Requirement - Continue the forum text on removing a legend from a quantmod chartSeries plot, picking up right after its last line.

Source extract -

I have had a look at the chob object returned by chartSeries, but I can't figure out what to do next ...
Image below:
After some time learning a little bit more about R internals, S3 and S4 objects, and quantmod package, I've come up with the solution. It can be used to change anything in the graph.
A) If the legend belongs to a secundary indicator window:
Do not print the chartSeries (type option plot = FALSE) and get the returned "chob" object.
In one of the slots of the "chob" object there is a "chobTA" object with 2 params related to legend. Set them to NULL.
Finally, call the hidden function chartSeries.chob
In my case:
#get the chob object
my.chob <- chartSeries(dataset,
type = "candlesticks",
main = "",
show.grid = FALSE,
name = "My_Indicator_Name",
layout = NULL, # bypass internal layout
up.col = "blue",
dn.col = "red",
TA = c(newMyTA(),
addVo()
),
plot = FALSE, # do not plot, just get the chob
#plot = TRUE,
theme = chartTheme("wsj")

Recorded data -

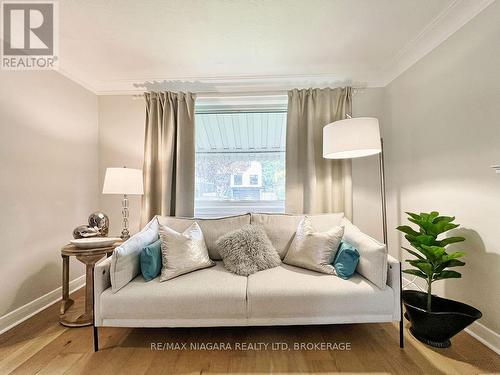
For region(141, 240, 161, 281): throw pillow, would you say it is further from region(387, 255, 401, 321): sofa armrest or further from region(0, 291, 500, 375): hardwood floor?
region(387, 255, 401, 321): sofa armrest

Solved exercise -
)
#if the legend is in a secundary window, and represents
#an indicator created with newTA(), this will work:
my.chob#passed.args$TA[[1]]#params$legend <- NULL
my.chob#passed.args$TA[[1]]#params$legend.name <- NULL
quantmod:::chartSeries.chob(my.chob)
B) In any other case, it is possible to modify "chartSeries.chob", "chartTA", "chartBBands", etc and then call chartSeries.chob
In my case:
fixInNamespace("chartSeries.chob", ns = "quantmod")
quantmod:::chartSeries.chob(my.chob)
It is just enough with adding "#" at the beginning of the lines related to legend().
That's it.